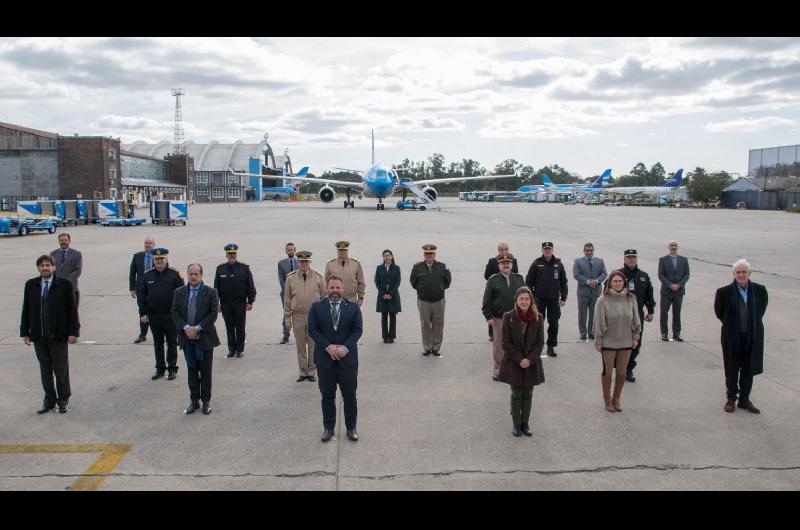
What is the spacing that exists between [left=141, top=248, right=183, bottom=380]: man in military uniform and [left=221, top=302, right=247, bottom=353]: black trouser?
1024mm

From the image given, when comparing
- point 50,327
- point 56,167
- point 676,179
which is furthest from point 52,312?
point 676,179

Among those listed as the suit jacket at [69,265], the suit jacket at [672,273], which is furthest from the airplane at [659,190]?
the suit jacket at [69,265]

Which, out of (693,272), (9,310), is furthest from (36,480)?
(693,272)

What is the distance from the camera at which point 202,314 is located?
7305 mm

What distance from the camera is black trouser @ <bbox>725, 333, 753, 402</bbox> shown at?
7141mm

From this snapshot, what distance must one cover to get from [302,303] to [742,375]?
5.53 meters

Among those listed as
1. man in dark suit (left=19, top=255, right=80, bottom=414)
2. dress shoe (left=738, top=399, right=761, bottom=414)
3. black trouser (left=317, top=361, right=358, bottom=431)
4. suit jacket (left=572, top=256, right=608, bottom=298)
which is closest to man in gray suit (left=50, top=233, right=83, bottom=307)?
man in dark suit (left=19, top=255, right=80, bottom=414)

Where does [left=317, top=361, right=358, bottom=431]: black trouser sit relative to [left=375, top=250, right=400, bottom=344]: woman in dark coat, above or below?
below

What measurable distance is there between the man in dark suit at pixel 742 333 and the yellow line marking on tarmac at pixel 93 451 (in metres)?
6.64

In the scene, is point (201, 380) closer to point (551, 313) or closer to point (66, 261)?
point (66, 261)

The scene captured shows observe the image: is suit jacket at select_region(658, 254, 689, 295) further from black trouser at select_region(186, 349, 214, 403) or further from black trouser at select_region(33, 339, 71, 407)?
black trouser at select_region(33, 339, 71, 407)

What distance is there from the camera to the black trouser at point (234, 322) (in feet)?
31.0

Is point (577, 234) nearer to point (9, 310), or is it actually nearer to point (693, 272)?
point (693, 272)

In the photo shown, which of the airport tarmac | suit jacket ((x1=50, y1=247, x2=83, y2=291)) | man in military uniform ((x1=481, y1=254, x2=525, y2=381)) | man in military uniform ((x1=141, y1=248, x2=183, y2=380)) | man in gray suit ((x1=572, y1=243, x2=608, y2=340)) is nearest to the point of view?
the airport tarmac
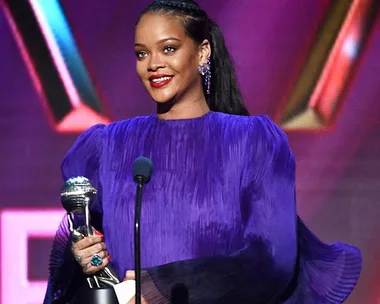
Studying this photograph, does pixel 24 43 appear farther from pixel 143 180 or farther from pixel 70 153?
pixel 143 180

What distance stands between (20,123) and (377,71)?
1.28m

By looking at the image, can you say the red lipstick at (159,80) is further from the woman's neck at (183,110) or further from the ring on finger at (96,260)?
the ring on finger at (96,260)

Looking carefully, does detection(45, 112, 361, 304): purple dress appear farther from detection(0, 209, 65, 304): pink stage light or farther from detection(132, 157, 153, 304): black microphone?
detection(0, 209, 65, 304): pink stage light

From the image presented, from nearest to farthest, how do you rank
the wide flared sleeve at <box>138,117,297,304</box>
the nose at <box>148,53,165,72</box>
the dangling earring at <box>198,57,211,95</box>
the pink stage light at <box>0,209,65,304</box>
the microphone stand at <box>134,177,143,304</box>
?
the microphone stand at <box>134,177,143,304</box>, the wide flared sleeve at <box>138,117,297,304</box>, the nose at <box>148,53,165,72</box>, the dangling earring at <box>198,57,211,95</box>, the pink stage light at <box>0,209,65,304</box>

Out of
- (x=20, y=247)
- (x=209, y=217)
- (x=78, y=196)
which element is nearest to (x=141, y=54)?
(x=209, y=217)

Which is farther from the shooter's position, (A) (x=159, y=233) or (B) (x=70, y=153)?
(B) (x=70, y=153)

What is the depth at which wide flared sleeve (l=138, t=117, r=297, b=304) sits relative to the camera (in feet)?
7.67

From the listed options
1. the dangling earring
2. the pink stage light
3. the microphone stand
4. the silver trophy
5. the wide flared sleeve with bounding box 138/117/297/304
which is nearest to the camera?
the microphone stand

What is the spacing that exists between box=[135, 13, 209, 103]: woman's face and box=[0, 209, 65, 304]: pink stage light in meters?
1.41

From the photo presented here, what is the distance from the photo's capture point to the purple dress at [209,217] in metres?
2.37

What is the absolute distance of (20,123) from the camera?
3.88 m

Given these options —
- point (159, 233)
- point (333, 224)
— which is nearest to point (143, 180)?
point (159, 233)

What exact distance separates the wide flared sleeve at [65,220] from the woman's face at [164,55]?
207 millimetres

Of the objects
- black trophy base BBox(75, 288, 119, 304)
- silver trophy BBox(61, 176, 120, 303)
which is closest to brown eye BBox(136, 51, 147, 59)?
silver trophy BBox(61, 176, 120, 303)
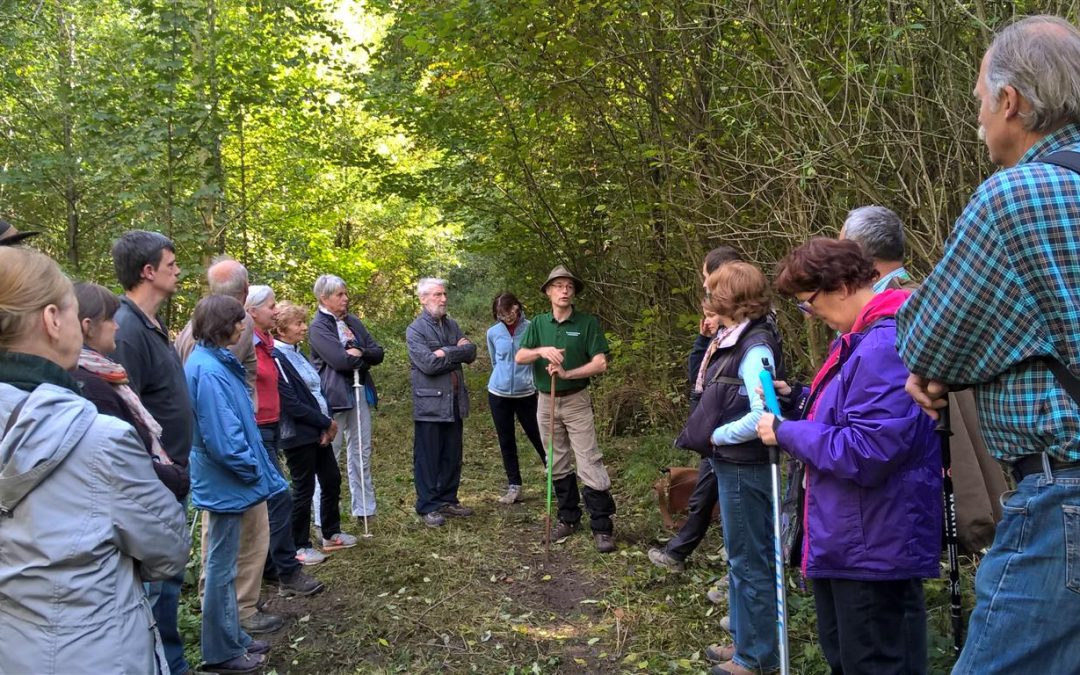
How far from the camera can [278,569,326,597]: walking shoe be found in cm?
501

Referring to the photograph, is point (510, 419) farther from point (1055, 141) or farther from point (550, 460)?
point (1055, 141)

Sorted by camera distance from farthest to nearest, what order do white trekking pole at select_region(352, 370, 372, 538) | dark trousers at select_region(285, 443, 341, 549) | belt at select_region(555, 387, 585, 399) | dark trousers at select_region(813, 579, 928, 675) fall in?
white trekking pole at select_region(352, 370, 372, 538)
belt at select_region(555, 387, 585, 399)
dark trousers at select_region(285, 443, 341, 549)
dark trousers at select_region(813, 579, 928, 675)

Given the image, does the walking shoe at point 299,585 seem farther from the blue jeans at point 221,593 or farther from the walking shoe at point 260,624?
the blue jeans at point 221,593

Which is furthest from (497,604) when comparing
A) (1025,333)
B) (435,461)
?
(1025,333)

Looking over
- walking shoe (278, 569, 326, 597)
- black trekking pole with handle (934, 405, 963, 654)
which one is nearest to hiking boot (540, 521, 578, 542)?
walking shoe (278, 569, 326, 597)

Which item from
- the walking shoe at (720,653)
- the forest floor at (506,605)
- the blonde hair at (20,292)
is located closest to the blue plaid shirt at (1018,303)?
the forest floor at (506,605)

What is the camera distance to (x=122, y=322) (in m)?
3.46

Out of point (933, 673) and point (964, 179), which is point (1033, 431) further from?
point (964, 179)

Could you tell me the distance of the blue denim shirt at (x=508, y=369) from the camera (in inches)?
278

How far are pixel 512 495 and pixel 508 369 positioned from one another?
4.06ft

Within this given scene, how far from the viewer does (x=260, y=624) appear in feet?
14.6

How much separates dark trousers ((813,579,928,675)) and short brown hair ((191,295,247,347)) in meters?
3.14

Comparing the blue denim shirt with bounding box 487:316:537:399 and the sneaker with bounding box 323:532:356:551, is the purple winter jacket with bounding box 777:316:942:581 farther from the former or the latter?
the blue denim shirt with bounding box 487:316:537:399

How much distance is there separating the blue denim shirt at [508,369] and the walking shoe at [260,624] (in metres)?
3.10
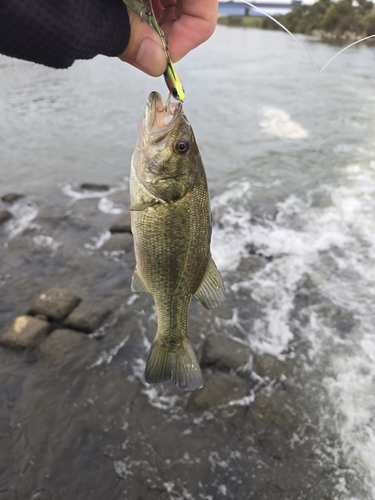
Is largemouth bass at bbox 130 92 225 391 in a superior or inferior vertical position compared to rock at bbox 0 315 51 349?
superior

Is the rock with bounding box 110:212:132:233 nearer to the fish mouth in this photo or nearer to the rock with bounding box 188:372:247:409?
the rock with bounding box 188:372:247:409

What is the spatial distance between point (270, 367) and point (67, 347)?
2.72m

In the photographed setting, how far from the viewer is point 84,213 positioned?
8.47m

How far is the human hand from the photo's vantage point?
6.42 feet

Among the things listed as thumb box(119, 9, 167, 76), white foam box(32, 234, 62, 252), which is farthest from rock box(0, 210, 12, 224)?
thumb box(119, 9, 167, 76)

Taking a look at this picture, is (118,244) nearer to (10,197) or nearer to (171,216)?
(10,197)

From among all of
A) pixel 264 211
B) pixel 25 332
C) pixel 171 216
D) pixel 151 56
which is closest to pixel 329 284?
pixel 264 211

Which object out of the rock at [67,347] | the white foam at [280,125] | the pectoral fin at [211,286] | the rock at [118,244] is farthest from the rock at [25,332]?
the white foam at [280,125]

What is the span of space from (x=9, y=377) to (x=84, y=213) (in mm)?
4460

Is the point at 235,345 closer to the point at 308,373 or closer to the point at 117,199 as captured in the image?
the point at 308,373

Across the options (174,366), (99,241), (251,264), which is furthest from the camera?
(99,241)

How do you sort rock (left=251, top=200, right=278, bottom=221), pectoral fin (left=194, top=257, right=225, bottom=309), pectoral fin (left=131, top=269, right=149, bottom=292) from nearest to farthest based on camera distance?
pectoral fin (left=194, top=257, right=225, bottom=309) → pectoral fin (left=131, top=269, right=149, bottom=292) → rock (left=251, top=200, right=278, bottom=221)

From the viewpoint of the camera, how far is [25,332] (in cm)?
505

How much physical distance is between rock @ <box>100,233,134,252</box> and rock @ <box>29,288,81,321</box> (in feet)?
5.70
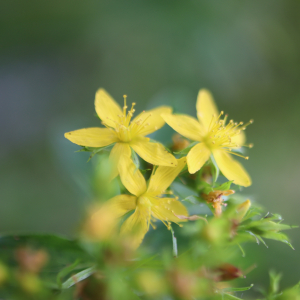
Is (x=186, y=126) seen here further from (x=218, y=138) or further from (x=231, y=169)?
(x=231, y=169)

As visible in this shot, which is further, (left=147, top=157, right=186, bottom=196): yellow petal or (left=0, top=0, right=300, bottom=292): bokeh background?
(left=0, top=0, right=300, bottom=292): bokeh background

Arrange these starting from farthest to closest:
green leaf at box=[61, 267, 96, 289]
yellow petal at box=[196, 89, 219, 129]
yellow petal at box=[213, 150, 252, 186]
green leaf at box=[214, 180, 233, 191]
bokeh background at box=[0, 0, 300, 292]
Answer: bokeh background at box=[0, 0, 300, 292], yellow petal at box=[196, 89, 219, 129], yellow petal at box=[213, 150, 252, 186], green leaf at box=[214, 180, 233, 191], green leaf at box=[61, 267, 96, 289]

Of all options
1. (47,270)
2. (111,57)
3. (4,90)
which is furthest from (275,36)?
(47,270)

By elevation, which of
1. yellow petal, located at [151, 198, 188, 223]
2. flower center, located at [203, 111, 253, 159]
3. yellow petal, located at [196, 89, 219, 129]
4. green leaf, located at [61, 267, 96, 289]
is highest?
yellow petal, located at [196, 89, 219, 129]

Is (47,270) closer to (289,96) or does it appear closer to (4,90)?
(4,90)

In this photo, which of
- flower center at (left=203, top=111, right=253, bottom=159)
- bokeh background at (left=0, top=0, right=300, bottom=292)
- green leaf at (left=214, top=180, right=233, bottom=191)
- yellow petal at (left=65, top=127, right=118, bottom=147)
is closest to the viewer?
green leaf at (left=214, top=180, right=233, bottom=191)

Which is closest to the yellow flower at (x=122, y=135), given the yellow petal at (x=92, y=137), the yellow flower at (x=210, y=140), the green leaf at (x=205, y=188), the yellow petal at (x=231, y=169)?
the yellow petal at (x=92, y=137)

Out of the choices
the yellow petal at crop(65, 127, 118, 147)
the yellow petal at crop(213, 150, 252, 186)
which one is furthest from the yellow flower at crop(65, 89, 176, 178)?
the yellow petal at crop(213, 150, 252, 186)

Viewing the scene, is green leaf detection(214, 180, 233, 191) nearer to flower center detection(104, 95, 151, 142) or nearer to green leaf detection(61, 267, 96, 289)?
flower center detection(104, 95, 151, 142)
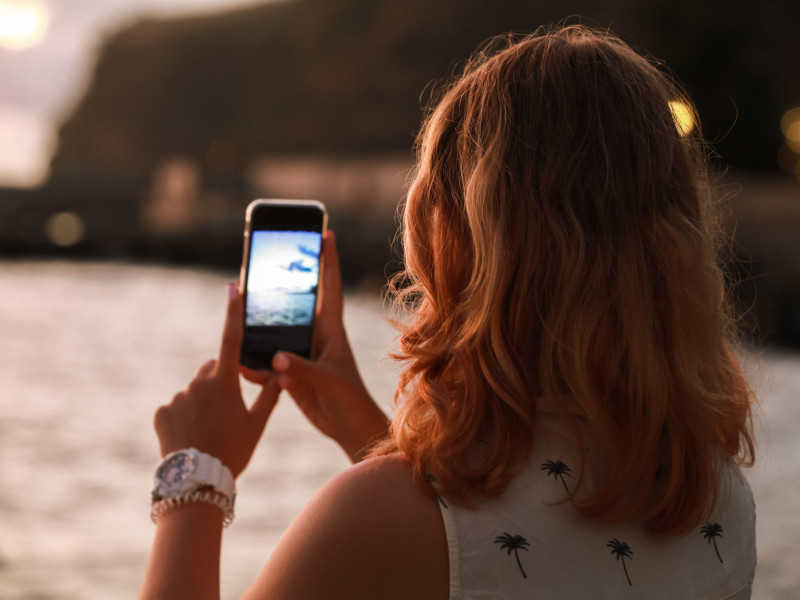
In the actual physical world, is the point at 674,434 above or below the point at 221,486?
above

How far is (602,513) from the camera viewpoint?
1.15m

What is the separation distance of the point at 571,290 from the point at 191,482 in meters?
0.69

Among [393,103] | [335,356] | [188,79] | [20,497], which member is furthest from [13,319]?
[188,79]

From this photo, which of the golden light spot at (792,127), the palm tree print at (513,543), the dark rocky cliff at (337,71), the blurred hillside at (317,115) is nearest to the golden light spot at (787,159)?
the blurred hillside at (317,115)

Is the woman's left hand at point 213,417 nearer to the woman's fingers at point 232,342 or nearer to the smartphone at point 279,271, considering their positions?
====
BRIEF:
Give again, word for word, every line from the one holding "In the actual" to the end of the data.

THE RESULT:
In the actual physical world, is the point at 674,434 above or below the point at 221,486?
above

How far is (602,513) from the camera viewpoint?
1.15m

What is the separation distance of the point at 571,290 from the point at 191,482 in meters?
0.69

Among [393,103] | [335,356] | [188,79] | [20,497], which member is furthest from [13,319]?
[188,79]

From this photo, which of the golden light spot at (792,127), the palm tree print at (513,543), the dark rocky cliff at (337,71), the blurred hillside at (317,115) is nearest to the golden light spot at (787,159)?
the blurred hillside at (317,115)

Is the woman's left hand at point 213,417 nearer to the woman's fingers at point 232,342 or nearer to the smartphone at point 279,271, considering their positions?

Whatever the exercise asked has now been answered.